(Istruzioni del compito):
Per favore, rispondi brevemente a queste domande sul brano dedicato all'amministratore di condominio:
(a) Oltre quale numero di partecipanti un condominio deve per legge avere l'amministratore?
(b) Secondo il quarto comma dell'art. 71 bis disp. att. cod. civ., la perdita di quali requisiti del primo comma comporta la cessazione dall'incarico?
(c) In tale evenienza, chi può convocare l'assemblea per la nomina del nuovo amministratore, e in che modo?

___ Brano estratto ___

Questi temi sono di particolare rilevanza e interesse per quei condominii che, stante un numero dei partecipanti superiore a otto, devono per legge avere l’amministratore.

 

Il quadro normativo di riferimento

 

Le disposizioni che “entrano in gioco” sono essenzialmente tre:

  • l’art. 1129, ottavo comma, cod. civ. [Alla cessazione dell’incarico l’amministratore è tenuto alla consegna di tutta la documentazione in suo possesso afferente al condominio e ai singoli condomini e ad eseguire le attività urgenti al fine di evitare pregiudizi agli interessi comuni senza diritto ad ulteriori compensi];
  • l’art. 71 bis, primo comma, disp. att. cod. civ. [Possono svolgere l’incarico di amministratore di condominio coloro: a) che hanno il godimento dei diritti civili; b) che non sono stati condannati per delitti contro la pubblica amministrazione, l’amministrazione della giustizia, la fede pubblica, il patrimonio o per ogni altro delitto non colposo per il quale la legge commina la pena della reclusione non inferiore, nel minimo, a due anni e, nel massimo, a cinque anni; c) che non sono stati sottoposti a misure di prevenzione divenute definitive, salvo che non sia intervenuta la riabilitazione; d) che non sono interdetti o inabilitati; e) il cui nome non risulta annotato nell’elenco dei protesti cambiari; f) che hanno conseguito il diploma di scuola secondaria di secondo grado; g) che hanno frequentato un corso di formazione iniziale e svolgono attività di formazione periodica in materia di amministrazione condominiale];
  • l’art. 71 bis, quarto comma, disp. att. cod. civ. [La perdita dei requisiti di cui alle lettere a), b), c), d) ed e) del primo comma comporta la cessazione dall’incarico. In tale evenienza ciascun condomino può convocare senza formalità l’assemblea per la nomina del nuovo amministratore].

 

I termini della questione in diritto

 

La delicatezza della questione è evidente:

  • l’amministratore, il quale perda i requisiti previsti per legge, cessa dall’incarico e non può più fare l’amministratore;
  • fino alla nomina del nuovo amministratore (e anche in funzione di quella stessa nomina), tuttavia, ci sono attività da compiere. Si pensi, per citare l’incombente più palese, alla convocazione dell’assemblea per la nomina del nuovo amministratore;
  • chi è legittimato (e forse addirittura tenuto) a compiere queste attività?

 

La delicatezza dianzi accennata è insita nel fatto che, da un lato, l’amministratore privo dei requisiti – e per ciò cessato – non può, in astratto, assolvere i compiti tipici dell’amministratore e, quindi, non potrebbe neanche convocare l’assemblea per la nomina del nuovo amministratore, ma, dall’altro lato, l’assemblea deve essere convocata e certe attività improcrastinabili devono essere svolte.

 

La prevalenza della cessazione dall’incarico rispetto alle ragioni che hanno causato tale cessazione

 

A parere di chi scrive, il fatto della cessazione dall’incarico è più importante e ha maggior rilievo rispetto alle cause della cessazione medesima:

  • l’art. 71 bis, quarto comma, disp. att. cod. civ. prevede che, alla perdita dei requisiti di legge, l’amministratore cessi dall’incarico;
  • a quel punto deve trovare piena applicazione l’art. 1129, ottavo comma, cod. civ., che contiene ed esprime la regola generale per i casi di “cessazione dell’incarico” in capo all’amministratore.

___ Dati mostrati ___

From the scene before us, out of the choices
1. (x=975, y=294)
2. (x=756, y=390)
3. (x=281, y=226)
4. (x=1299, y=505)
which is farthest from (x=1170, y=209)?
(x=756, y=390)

___
___ Dati mostrati ___

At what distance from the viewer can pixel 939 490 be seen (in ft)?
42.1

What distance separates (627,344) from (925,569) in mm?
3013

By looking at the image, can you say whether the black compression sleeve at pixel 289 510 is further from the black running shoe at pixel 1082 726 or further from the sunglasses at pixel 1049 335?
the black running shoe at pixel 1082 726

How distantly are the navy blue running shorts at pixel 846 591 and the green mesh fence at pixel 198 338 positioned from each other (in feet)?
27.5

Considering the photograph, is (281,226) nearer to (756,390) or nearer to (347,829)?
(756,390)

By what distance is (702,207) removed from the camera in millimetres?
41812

___
___ Dati mostrati ___

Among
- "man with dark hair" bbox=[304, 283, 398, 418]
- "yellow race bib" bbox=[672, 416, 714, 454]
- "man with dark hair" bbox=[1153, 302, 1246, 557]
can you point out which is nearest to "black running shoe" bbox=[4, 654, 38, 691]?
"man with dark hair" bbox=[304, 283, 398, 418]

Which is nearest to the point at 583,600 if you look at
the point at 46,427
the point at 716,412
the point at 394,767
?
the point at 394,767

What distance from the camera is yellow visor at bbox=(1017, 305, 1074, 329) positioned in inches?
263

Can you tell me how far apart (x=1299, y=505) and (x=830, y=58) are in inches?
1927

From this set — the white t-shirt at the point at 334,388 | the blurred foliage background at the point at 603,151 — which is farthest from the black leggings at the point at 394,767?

___

(Risposta):
(a) Oltre otto partecipanti.
(b) Quelli delle lettere a), b), c), d) ed e).
(c) Ciascun condomino, senza formalità.